◆ The request:
Reproduce, word for word, every line starting at the line that contains "What amount of space" and ending with the final line of the entries.

◆ Provided information:
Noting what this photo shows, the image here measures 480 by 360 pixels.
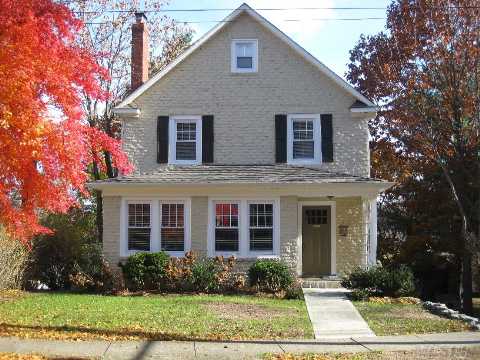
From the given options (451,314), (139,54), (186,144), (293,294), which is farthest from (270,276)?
(139,54)

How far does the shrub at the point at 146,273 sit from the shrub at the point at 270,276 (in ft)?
9.15

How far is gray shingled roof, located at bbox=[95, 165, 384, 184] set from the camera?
19.2m

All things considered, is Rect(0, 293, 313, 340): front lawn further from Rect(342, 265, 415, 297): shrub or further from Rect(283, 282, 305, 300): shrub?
Rect(342, 265, 415, 297): shrub

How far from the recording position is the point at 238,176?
1975cm

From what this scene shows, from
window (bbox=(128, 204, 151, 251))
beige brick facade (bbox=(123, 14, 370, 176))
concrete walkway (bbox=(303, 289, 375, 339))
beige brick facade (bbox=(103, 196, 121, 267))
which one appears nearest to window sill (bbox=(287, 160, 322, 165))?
beige brick facade (bbox=(123, 14, 370, 176))

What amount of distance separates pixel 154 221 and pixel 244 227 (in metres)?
2.97

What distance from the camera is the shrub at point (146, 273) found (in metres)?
18.6

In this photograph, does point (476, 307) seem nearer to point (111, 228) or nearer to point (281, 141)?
point (281, 141)

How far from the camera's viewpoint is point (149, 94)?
21484mm

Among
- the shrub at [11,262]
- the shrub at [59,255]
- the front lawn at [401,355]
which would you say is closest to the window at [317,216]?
the shrub at [59,255]

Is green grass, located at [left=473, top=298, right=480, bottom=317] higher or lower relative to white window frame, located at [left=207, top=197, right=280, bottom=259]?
lower

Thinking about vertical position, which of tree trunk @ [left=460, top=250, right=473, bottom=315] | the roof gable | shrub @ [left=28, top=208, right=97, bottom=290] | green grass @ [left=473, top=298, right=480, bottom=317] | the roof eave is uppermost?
the roof gable

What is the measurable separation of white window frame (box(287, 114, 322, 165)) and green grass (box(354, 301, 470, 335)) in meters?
6.51

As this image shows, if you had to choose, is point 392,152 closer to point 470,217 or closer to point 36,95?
point 470,217
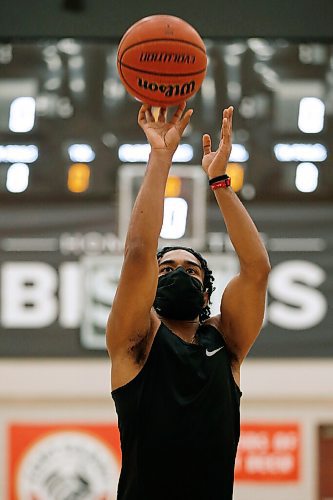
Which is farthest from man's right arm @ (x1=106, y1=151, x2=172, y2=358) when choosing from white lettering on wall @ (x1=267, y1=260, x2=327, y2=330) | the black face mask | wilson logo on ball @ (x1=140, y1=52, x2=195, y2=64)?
white lettering on wall @ (x1=267, y1=260, x2=327, y2=330)

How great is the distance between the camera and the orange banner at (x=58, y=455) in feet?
23.9

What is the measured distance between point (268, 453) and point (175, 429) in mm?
4543

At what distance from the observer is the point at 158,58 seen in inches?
142

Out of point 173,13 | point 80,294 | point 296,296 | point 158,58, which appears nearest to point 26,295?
point 80,294

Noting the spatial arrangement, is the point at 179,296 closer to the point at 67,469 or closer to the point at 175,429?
the point at 175,429

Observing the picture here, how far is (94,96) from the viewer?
7.62 metres

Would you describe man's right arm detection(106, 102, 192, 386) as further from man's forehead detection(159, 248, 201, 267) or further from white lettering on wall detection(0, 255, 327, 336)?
white lettering on wall detection(0, 255, 327, 336)

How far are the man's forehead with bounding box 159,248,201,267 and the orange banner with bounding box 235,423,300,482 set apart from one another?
13.7 feet

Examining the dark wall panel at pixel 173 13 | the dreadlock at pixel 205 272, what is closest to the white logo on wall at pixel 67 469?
the dark wall panel at pixel 173 13

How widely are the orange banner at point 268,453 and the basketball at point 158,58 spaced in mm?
4060

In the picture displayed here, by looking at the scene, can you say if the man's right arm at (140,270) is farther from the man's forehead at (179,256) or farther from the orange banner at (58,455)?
the orange banner at (58,455)

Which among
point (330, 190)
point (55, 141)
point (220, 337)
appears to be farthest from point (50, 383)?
point (220, 337)

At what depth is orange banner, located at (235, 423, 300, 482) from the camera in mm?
7262

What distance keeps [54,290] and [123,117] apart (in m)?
1.34
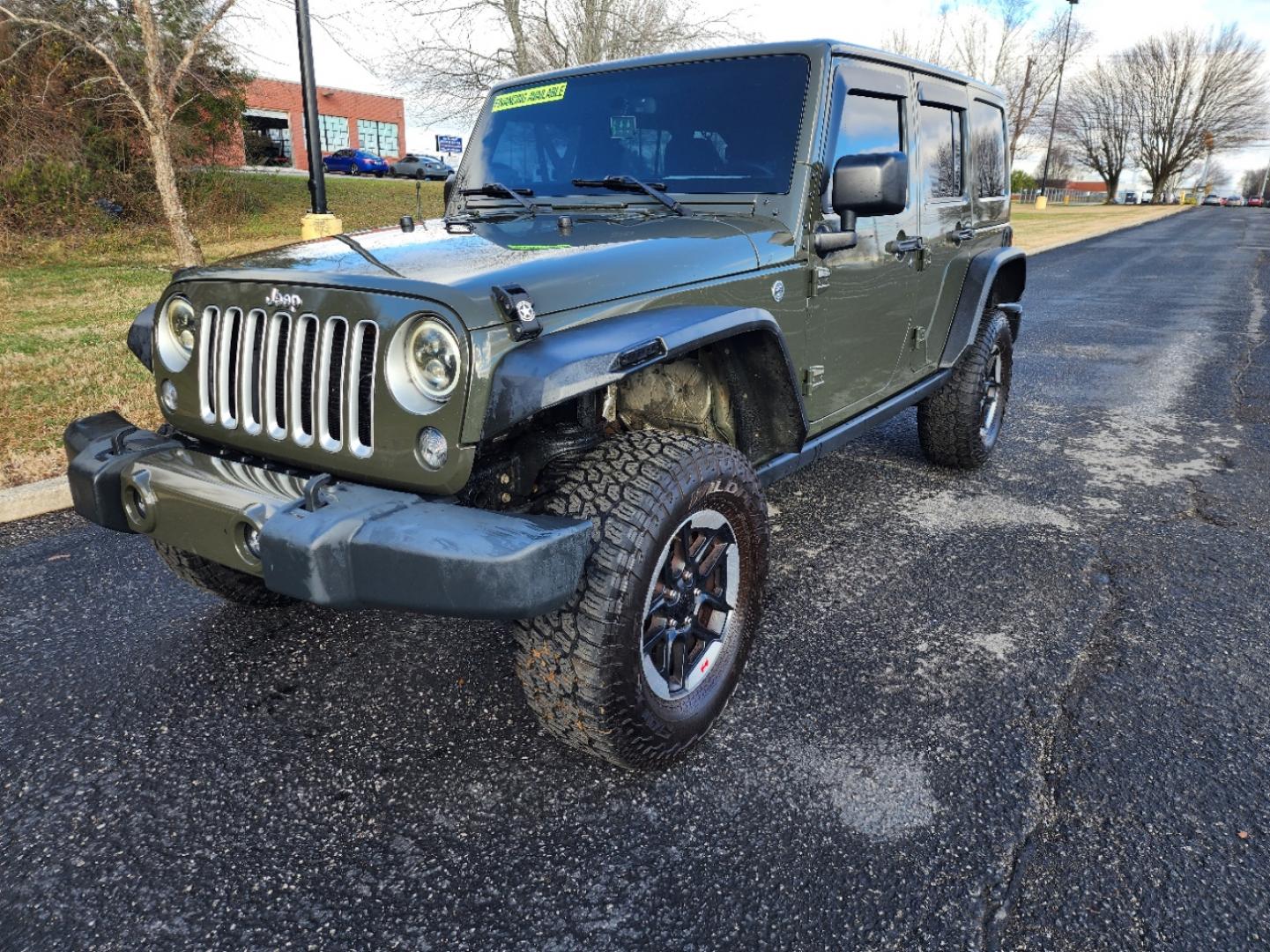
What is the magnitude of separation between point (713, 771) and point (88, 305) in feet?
31.6

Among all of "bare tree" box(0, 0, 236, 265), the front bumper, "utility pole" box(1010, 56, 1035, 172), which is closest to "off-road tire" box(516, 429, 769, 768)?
the front bumper

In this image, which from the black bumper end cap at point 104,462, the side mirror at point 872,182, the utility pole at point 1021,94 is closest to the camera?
the black bumper end cap at point 104,462

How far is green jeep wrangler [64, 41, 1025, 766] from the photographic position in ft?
6.37

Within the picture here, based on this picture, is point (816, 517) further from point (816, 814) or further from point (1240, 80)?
point (1240, 80)

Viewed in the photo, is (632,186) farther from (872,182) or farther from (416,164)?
(416,164)

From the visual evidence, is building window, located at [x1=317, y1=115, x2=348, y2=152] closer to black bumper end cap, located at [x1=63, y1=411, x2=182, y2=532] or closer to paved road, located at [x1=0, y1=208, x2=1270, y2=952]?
paved road, located at [x1=0, y1=208, x2=1270, y2=952]

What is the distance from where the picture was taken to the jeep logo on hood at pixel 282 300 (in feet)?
6.96

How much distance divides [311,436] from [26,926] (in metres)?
1.19

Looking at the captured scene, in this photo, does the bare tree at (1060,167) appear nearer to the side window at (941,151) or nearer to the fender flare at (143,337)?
the side window at (941,151)

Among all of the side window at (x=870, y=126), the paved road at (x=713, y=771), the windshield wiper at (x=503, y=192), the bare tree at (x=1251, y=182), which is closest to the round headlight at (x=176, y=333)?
the paved road at (x=713, y=771)

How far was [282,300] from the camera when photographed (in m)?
2.14

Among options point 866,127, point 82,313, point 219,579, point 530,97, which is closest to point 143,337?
point 219,579

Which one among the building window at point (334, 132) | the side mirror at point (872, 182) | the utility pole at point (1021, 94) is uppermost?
the utility pole at point (1021, 94)

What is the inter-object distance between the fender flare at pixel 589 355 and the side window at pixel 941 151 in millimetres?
1966
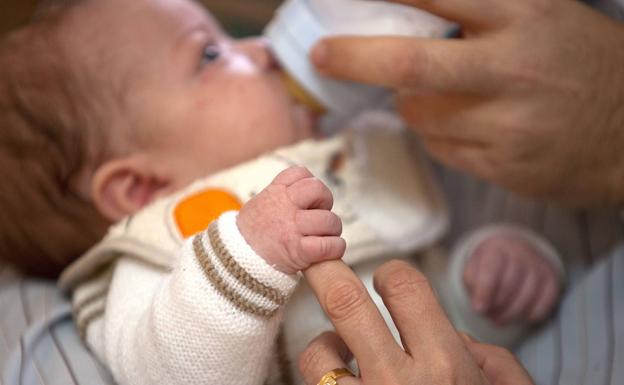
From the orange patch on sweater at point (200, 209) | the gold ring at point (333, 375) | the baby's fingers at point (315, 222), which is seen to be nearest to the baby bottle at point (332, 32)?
the orange patch on sweater at point (200, 209)

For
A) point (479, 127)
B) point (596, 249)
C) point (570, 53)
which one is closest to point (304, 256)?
point (479, 127)

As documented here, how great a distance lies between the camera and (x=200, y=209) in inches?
32.0

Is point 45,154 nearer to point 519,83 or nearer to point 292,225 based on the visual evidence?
point 292,225

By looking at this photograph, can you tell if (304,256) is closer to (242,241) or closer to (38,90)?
(242,241)

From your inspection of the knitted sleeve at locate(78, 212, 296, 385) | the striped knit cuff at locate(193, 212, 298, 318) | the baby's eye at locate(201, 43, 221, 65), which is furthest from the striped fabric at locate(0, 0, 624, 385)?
the baby's eye at locate(201, 43, 221, 65)

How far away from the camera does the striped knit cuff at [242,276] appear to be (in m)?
0.63

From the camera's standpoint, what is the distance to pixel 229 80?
38.3 inches

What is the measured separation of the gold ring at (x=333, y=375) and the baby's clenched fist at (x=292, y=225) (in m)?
0.10

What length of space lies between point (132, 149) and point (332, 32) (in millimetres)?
320

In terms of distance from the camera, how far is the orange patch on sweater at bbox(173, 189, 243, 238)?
0.80 m

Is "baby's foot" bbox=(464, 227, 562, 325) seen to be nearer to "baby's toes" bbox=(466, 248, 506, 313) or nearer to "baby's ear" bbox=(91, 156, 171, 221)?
"baby's toes" bbox=(466, 248, 506, 313)

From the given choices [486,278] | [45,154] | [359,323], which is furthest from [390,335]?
[45,154]

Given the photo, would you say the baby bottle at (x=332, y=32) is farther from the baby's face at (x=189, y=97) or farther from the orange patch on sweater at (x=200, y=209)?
the orange patch on sweater at (x=200, y=209)

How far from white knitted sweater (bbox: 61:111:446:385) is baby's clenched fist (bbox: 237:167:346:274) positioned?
1 centimetres
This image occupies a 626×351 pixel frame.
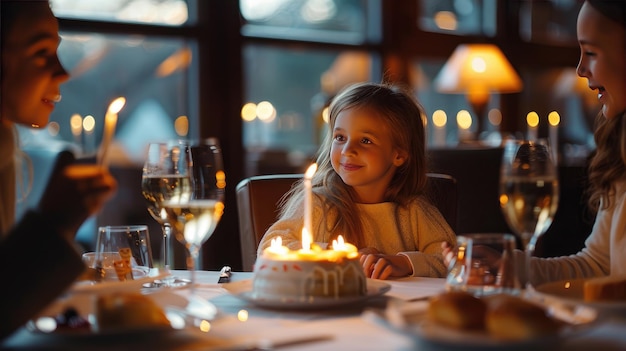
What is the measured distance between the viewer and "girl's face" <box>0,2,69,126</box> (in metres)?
1.40

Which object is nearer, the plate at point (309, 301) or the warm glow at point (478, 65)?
the plate at point (309, 301)

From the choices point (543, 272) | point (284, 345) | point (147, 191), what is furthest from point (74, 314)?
point (543, 272)

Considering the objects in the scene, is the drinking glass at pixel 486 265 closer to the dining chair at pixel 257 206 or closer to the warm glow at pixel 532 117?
the dining chair at pixel 257 206

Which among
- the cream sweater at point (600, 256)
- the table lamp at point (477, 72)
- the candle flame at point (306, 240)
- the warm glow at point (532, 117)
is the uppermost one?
the table lamp at point (477, 72)

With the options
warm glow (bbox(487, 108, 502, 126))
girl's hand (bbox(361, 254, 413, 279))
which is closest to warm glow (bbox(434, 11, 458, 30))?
warm glow (bbox(487, 108, 502, 126))

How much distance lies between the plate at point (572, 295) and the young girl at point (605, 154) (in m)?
0.19

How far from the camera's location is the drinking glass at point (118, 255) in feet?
5.23

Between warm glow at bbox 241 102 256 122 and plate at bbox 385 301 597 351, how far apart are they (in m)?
3.85

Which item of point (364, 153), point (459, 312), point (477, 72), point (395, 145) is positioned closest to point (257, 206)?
point (364, 153)

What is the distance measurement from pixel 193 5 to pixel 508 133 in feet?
11.2

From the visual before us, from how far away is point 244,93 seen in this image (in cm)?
490

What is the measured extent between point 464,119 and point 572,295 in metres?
5.42

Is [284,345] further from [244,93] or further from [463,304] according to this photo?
[244,93]

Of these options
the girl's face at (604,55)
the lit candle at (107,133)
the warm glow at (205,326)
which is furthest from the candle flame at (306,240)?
the girl's face at (604,55)
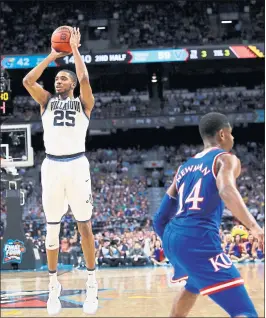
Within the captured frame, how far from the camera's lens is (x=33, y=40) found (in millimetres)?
25641

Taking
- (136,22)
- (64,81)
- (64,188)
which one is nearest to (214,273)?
(64,188)

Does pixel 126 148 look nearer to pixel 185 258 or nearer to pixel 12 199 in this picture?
pixel 12 199

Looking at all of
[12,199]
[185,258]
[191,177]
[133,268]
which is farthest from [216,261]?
[133,268]

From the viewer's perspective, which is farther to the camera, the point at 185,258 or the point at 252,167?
the point at 252,167

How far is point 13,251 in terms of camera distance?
1421 cm

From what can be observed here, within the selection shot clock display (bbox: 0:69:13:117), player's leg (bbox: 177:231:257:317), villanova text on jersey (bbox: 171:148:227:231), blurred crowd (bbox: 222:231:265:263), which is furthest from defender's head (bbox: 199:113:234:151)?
blurred crowd (bbox: 222:231:265:263)

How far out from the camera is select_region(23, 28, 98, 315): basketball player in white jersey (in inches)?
199

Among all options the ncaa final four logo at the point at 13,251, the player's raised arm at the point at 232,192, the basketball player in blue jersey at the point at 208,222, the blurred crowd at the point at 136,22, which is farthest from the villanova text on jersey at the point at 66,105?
the blurred crowd at the point at 136,22

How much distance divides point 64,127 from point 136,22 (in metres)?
22.3

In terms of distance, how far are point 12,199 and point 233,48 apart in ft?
41.1

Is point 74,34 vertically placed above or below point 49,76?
below

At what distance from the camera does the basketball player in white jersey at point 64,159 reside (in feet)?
16.5

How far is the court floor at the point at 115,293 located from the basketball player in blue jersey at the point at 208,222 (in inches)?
155

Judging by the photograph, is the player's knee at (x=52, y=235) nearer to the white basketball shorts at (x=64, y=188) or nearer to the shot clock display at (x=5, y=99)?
the white basketball shorts at (x=64, y=188)
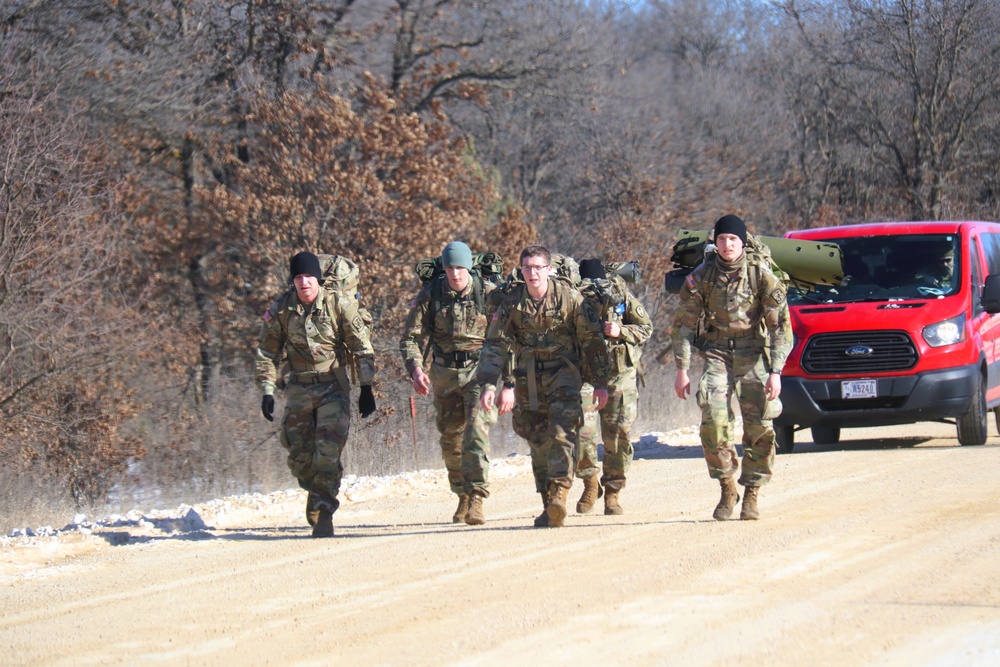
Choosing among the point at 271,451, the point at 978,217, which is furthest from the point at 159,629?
the point at 978,217

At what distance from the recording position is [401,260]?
21703 millimetres

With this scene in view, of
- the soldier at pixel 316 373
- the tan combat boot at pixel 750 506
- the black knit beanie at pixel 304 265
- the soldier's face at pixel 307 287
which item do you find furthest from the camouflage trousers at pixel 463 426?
the tan combat boot at pixel 750 506

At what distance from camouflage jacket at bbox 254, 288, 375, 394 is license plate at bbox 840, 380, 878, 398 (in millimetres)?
5872

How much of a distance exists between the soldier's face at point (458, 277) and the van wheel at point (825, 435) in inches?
273

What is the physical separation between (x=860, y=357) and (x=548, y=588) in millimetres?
7533

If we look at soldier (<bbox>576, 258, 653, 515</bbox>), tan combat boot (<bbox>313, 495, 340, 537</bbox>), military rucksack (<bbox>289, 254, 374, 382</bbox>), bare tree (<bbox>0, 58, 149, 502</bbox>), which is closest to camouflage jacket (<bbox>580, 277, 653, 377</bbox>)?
soldier (<bbox>576, 258, 653, 515</bbox>)

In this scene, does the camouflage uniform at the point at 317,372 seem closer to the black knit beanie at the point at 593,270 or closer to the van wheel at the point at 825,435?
the black knit beanie at the point at 593,270

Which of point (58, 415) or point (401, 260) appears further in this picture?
point (401, 260)

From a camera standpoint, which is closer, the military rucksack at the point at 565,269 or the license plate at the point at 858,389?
the military rucksack at the point at 565,269

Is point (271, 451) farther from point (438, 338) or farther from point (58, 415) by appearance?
point (438, 338)

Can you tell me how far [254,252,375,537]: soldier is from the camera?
953 centimetres

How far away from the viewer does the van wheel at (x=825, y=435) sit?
1552 cm

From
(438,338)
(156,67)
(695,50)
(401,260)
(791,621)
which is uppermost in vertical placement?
(695,50)

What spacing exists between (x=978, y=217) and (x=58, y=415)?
2361 cm
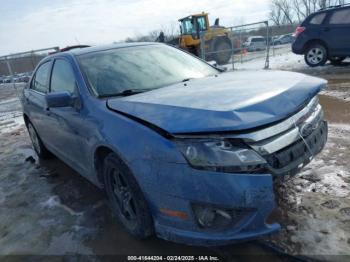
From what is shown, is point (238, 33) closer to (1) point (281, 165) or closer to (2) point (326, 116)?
(2) point (326, 116)

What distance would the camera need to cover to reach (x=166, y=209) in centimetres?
245

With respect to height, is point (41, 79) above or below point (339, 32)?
above

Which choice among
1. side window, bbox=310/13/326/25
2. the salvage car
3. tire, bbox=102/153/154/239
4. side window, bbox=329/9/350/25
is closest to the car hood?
the salvage car

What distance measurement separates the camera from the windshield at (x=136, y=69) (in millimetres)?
3371

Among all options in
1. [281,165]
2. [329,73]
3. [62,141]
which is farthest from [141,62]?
[329,73]

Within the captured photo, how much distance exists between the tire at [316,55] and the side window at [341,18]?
0.82m

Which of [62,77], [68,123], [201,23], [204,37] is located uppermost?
[201,23]

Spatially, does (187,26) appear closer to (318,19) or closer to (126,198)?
(318,19)

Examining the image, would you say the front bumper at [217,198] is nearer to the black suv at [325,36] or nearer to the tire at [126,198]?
the tire at [126,198]

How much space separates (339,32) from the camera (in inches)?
424

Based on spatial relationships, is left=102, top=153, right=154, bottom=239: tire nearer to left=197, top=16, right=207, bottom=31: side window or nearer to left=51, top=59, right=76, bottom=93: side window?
left=51, top=59, right=76, bottom=93: side window

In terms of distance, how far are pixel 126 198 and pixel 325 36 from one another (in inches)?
399

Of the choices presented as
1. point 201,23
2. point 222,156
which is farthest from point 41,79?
point 201,23

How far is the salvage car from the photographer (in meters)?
2.24
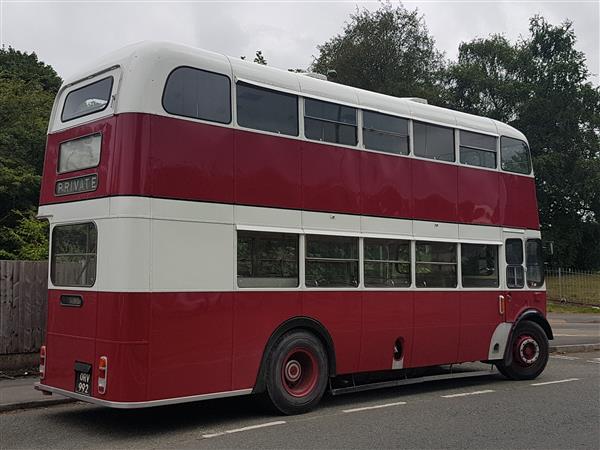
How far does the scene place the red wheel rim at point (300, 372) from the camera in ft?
28.3

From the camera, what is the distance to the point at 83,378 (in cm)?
755

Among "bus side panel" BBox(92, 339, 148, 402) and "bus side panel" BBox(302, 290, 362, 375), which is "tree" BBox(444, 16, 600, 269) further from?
"bus side panel" BBox(92, 339, 148, 402)

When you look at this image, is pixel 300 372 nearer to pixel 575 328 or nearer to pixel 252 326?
pixel 252 326

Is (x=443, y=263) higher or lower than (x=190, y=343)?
higher

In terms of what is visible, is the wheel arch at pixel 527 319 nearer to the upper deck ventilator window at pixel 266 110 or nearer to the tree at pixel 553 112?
the upper deck ventilator window at pixel 266 110

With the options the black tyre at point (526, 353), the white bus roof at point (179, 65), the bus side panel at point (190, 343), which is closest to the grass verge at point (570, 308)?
the black tyre at point (526, 353)

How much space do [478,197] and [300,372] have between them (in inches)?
187

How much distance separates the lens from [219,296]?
7934 millimetres

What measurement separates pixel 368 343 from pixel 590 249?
138 feet

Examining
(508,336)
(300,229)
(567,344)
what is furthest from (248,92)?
(567,344)

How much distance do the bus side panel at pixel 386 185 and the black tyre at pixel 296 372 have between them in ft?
7.22

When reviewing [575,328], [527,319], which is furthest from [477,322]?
[575,328]

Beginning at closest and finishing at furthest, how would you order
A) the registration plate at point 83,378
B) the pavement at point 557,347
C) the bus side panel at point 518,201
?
the registration plate at point 83,378
the pavement at point 557,347
the bus side panel at point 518,201

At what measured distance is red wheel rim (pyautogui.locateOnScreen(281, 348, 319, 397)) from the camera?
339 inches
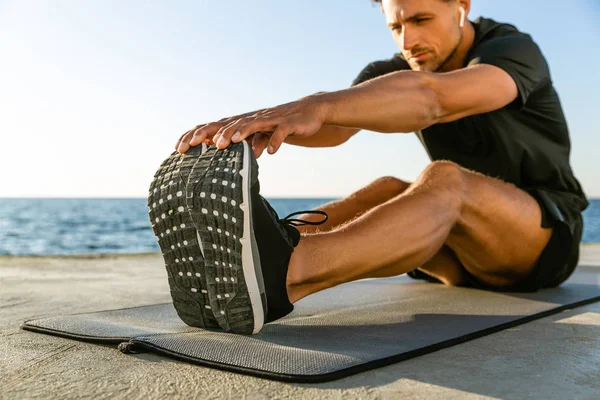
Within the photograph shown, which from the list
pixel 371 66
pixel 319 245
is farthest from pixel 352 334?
pixel 371 66

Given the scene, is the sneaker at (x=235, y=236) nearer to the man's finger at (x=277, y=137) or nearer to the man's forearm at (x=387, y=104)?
the man's finger at (x=277, y=137)

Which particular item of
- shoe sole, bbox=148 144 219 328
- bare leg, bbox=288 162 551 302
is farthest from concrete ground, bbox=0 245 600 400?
bare leg, bbox=288 162 551 302

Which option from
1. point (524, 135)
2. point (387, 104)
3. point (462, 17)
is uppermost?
point (462, 17)

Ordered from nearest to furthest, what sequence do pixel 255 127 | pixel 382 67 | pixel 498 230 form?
pixel 255 127 → pixel 498 230 → pixel 382 67

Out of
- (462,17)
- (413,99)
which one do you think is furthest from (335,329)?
(462,17)

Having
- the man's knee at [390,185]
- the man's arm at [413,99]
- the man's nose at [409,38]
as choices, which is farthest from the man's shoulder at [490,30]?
the man's knee at [390,185]

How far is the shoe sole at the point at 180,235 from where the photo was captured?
1292 mm

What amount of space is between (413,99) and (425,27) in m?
0.69

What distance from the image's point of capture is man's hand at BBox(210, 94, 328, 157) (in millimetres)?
1340

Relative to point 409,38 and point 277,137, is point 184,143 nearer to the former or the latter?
point 277,137

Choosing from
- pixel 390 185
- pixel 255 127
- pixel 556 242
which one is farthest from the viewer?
pixel 390 185

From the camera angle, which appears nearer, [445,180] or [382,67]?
[445,180]

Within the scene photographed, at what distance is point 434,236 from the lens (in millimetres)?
1672

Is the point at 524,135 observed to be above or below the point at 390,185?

◆ Written solution:
What amount of space is between (413,99) and (425,27) in m?
0.69

What distance from the image's point of capture is man's hand at BBox(210, 94, 328, 157) (in millimetres)?
1340

Relative to point 409,38 and point 277,137, is point 184,143 nearer to the former or the latter?
point 277,137

Choosing from
- pixel 390 185
- pixel 255 127
- pixel 556 242
which one is farthest from the viewer?
pixel 390 185

From the camera angle, which appears nearer, [445,180] or [382,67]?
[445,180]

Within the scene photographed, at what distance is point 434,236 from the lens (in millimetres)?
1672

Is the point at 524,135 observed to be above or below the point at 390,185?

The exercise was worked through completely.